╔══
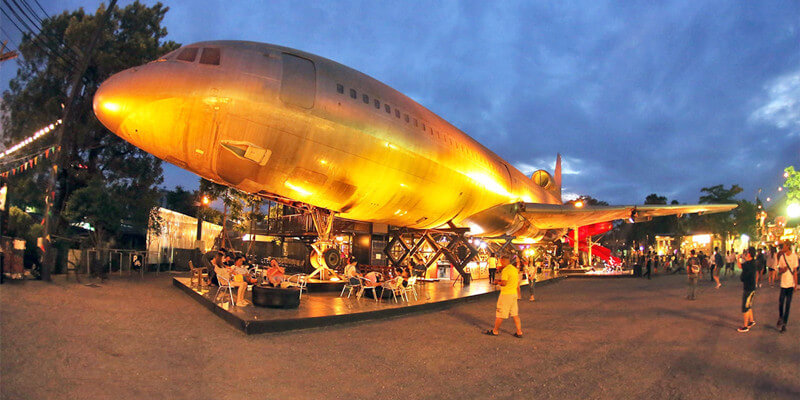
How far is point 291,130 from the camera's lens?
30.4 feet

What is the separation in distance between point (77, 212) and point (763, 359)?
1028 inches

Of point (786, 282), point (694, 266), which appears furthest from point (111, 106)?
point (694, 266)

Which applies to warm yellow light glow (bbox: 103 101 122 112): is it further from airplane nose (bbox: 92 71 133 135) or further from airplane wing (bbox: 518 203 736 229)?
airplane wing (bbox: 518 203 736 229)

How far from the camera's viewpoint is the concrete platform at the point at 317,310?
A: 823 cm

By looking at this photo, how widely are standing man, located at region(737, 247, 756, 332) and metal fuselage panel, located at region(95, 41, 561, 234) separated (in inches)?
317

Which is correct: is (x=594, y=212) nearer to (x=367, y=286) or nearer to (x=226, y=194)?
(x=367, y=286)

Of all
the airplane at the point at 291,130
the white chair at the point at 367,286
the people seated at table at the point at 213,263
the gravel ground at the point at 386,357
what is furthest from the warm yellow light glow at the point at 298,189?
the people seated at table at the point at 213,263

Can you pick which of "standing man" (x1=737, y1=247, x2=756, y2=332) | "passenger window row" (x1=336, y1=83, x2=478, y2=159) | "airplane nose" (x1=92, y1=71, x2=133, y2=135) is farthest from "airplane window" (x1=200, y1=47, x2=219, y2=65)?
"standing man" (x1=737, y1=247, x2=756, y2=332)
╚══
╔══
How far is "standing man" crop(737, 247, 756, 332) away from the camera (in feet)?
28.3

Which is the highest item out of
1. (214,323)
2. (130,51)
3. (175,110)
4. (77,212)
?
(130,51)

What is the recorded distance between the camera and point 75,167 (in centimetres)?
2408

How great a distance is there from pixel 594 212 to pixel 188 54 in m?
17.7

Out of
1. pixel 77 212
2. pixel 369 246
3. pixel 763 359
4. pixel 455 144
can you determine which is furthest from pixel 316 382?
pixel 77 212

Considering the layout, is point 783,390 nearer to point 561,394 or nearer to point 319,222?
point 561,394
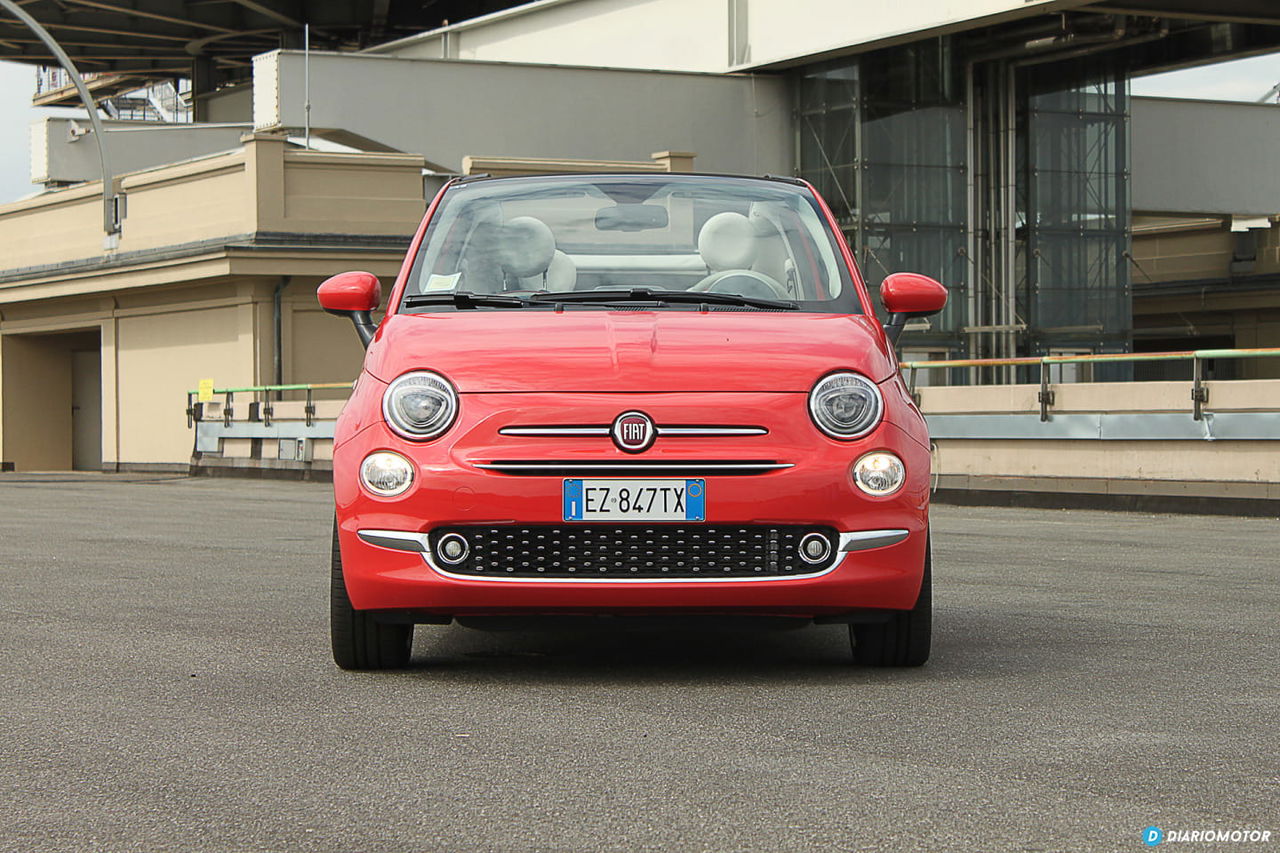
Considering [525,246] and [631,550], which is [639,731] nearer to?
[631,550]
╚══
**Task instructions**
Please pick out every line in the entries above that contains the word "warm", and copy each of those lines in full.

**Solution for this task**
Which applies to warm yellow light glow (bbox: 103 101 122 112): is it further from airplane nose (bbox: 92 71 133 135) or further from airplane wing (bbox: 518 203 736 229)?
what is furthest from the warm yellow light glow at the point at 298,189?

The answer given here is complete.